Monday, June 24, 2019
Inside Higher Ed, How Dorm Rooms Can Affect Grades:
Colleges have attempted to woo prospective students in recent years with slick residence halls that are far cry from the minimalist construction styles of the past. And while studies have focused on how living on campus versus off campus can affect students’ attitudes and academic performance, little research has been conducted on how the actual architecture of a building can influence those same factors.
A group of researchers that attempted to determine the relationship between student housing and grades outlined their findings in a new study published this month in the Journal of Student Affairs Research and Practice [The Hidden Structure: The Influence of Residence Hall Design on Academic Outcomes].
The authors note that some parents believe that apartment-style living spaces — as opposed to the more traditional rooms lined down a single corridor — will benefit their children. But many students find the apartments make them lonely, despite giving them more privacy and space, the researchers wrote.

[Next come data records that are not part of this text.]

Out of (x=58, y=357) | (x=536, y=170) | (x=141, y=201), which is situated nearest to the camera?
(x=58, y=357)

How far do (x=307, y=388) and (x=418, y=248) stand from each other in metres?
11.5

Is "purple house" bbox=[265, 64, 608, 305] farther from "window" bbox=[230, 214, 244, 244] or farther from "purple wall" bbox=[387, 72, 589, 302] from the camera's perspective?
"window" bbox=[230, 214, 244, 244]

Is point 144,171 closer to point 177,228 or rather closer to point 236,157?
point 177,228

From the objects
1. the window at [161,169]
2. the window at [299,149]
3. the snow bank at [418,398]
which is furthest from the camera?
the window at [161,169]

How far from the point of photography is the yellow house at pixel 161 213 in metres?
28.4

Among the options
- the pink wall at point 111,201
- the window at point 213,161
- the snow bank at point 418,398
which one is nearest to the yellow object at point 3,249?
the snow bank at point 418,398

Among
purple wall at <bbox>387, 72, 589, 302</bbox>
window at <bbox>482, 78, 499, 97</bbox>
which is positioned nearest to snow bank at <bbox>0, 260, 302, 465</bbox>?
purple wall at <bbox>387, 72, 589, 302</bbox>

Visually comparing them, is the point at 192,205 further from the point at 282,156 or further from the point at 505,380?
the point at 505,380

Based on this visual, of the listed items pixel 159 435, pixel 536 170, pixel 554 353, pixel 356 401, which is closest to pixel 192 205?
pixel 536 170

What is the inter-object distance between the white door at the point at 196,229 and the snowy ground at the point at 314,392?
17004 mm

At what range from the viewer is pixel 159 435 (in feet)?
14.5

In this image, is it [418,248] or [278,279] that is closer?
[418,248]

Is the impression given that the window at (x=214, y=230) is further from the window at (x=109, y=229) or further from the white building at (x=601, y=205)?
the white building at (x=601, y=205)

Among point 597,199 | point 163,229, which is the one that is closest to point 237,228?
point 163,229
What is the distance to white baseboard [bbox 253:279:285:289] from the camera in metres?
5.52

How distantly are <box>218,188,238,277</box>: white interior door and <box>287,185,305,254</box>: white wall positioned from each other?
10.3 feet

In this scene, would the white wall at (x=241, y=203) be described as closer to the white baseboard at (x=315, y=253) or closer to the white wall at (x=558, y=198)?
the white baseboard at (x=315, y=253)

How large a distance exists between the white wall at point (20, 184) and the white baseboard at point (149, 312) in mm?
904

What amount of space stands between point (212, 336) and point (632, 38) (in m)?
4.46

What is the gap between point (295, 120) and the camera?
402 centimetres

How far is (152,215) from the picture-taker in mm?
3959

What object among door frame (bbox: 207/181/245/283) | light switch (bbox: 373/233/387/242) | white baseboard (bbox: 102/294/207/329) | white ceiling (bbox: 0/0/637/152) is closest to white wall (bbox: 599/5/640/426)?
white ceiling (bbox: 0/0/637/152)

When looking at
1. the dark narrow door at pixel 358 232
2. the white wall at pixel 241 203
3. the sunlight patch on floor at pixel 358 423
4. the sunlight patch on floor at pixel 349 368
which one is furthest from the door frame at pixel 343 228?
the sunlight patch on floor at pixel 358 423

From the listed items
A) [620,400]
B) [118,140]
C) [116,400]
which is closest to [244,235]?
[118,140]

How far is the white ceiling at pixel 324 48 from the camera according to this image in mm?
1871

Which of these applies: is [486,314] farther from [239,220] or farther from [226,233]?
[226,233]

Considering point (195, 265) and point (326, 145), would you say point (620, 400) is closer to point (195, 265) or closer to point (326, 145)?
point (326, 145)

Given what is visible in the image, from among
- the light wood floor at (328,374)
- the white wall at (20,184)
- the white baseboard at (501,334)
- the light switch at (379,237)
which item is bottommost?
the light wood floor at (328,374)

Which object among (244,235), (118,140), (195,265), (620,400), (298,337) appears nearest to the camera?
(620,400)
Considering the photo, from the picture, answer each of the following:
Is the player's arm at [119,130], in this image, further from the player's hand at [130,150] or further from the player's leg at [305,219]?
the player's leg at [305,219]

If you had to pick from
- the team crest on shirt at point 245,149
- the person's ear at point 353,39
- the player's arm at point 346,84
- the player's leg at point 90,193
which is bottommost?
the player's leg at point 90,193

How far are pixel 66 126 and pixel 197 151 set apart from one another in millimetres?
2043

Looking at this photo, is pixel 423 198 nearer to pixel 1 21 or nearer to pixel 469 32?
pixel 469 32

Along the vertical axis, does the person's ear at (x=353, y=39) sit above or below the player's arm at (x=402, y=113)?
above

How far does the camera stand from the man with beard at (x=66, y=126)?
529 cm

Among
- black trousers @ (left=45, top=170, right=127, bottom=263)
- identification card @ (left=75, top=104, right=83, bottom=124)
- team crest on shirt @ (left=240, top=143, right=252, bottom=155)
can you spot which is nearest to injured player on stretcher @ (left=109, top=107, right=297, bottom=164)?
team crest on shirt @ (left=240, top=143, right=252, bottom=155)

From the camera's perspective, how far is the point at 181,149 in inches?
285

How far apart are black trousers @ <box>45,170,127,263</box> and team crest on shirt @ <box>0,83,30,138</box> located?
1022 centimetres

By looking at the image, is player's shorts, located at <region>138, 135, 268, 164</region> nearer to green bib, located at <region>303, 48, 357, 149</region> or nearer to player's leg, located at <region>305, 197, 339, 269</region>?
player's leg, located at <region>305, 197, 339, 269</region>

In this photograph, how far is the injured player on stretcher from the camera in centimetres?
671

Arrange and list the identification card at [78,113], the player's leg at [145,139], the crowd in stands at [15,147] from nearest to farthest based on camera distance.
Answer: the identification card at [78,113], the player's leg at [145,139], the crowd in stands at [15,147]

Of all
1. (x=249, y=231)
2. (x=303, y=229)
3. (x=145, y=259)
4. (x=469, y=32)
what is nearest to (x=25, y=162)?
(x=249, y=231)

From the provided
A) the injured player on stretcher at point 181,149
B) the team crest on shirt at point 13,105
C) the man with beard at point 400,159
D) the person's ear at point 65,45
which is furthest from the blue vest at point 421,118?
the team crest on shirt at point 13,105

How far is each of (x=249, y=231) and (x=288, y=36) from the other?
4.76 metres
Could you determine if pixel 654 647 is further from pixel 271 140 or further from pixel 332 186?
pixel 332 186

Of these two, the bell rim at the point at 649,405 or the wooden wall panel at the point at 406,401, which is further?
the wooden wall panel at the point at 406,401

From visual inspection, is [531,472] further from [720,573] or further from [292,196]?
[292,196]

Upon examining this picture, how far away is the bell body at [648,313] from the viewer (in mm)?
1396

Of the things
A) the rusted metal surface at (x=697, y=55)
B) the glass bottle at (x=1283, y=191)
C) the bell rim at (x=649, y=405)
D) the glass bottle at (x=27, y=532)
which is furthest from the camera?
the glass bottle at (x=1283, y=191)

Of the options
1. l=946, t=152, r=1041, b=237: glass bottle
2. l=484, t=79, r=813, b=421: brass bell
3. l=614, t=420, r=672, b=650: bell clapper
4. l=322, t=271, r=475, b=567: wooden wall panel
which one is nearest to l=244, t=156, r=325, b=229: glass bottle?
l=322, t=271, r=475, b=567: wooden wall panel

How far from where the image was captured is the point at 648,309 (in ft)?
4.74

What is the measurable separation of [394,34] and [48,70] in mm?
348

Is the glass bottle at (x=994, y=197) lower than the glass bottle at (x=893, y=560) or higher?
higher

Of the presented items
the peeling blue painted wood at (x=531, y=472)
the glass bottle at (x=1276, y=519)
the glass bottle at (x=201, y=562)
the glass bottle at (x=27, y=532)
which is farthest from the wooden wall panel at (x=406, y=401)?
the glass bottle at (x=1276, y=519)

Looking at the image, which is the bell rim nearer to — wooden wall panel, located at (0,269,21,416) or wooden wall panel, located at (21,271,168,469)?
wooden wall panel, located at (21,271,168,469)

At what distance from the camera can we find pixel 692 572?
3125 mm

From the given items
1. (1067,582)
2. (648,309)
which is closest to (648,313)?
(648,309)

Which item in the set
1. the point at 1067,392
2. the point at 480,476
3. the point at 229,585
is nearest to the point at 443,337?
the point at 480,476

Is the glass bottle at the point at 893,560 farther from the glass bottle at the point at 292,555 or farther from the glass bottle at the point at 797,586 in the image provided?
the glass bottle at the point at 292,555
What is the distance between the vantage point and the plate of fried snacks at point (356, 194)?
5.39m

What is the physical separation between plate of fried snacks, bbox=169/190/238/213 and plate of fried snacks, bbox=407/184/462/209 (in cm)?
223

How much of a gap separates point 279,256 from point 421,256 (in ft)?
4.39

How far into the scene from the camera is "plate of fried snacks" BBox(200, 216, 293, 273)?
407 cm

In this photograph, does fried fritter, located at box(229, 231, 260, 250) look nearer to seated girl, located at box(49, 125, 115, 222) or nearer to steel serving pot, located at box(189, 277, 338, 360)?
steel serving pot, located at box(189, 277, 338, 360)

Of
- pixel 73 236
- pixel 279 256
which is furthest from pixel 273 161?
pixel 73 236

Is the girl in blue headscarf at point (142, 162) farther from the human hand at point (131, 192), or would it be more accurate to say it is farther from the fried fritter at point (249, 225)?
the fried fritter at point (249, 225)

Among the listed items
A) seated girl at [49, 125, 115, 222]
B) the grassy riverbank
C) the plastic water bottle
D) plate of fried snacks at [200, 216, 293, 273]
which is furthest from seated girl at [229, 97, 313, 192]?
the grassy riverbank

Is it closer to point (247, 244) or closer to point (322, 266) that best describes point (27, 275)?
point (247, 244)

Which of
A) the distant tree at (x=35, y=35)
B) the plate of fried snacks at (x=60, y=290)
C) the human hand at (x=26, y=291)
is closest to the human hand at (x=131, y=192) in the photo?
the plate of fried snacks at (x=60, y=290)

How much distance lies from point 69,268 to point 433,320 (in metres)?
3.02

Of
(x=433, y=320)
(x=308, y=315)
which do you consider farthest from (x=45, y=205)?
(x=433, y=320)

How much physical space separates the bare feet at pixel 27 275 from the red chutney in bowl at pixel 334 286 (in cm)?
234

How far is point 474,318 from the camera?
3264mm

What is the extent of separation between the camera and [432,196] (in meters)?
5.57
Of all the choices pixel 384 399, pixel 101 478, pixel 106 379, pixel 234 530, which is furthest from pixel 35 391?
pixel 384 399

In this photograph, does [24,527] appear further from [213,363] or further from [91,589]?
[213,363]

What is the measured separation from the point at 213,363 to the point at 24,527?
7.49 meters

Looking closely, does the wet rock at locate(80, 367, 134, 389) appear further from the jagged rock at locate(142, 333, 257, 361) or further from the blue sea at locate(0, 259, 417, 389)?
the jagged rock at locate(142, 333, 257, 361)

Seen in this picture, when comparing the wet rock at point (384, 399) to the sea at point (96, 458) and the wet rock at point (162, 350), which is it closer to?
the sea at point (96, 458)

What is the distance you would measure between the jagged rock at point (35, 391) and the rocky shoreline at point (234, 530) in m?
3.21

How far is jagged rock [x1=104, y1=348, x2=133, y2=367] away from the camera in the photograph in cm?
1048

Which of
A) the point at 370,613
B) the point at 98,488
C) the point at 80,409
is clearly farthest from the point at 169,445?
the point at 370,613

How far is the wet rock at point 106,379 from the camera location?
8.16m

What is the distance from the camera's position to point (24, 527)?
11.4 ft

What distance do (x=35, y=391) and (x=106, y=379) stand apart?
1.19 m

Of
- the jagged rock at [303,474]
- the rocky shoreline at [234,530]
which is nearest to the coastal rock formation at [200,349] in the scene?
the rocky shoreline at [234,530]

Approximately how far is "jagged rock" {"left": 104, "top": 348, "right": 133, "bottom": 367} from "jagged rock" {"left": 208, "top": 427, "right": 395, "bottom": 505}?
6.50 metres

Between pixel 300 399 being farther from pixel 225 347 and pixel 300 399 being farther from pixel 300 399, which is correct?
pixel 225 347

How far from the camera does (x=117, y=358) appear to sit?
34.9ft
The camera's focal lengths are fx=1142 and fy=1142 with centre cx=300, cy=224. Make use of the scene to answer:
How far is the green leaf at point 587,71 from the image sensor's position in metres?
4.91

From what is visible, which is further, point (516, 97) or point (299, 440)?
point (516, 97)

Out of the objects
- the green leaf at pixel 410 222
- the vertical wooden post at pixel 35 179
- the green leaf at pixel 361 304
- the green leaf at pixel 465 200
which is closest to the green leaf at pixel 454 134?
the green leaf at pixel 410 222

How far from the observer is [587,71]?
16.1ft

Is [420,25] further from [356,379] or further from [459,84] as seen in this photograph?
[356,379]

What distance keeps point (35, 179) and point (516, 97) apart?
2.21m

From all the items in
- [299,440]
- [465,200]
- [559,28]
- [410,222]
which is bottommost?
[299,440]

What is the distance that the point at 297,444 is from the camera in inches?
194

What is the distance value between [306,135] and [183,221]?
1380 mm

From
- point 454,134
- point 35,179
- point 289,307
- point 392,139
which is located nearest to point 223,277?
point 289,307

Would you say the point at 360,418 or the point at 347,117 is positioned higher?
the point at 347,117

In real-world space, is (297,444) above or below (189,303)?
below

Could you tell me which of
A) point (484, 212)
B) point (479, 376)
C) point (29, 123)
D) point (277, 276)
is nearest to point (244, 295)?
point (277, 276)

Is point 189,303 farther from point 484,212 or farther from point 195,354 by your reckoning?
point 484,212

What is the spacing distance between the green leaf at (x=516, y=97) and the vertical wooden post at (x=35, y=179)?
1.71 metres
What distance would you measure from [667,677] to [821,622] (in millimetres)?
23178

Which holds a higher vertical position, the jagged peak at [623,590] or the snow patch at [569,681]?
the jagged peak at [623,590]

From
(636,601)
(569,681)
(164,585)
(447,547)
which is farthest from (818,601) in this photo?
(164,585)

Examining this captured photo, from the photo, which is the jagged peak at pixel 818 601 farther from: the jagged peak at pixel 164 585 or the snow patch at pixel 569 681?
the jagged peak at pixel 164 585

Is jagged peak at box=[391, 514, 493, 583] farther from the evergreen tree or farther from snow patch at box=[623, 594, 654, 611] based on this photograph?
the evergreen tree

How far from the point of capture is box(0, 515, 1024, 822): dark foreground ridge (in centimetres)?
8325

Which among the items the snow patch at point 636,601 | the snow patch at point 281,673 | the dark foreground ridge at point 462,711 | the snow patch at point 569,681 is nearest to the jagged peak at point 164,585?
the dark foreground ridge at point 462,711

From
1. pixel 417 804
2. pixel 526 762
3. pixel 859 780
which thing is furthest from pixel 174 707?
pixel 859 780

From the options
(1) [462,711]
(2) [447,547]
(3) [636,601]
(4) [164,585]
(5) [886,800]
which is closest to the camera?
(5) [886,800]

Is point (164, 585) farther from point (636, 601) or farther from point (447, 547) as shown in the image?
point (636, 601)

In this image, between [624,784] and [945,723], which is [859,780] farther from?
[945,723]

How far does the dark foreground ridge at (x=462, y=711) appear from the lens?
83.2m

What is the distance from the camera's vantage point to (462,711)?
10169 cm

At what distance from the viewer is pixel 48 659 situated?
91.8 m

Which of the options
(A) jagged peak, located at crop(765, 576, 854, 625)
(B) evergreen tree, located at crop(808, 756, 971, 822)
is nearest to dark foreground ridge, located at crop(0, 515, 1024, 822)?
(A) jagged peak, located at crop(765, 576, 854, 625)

The researchers set out to figure out whether students who lived in traditional campus housing had better grade point averages and a sense of belonging compared to those in apartments. The researchers also wanted to know whether black students who lived in a typical dormitory would have more academic success than those who did not. ...
[T]he researchers studied 5,537 first-year students, about 800 of whom were black. The black first-year students who lived in the corridor-style dormitories — those with more opportunities to socialize among similar peers — ended up having higher GPAs than those who were housed in the apartments, with an average 2.3 GPA compared to a 1.9.
The differences were less pronounced among white students, but those who lived in the traditional residence halls had higher GPAs — an average 2.9 versus 2.8 for the apartment dwellers.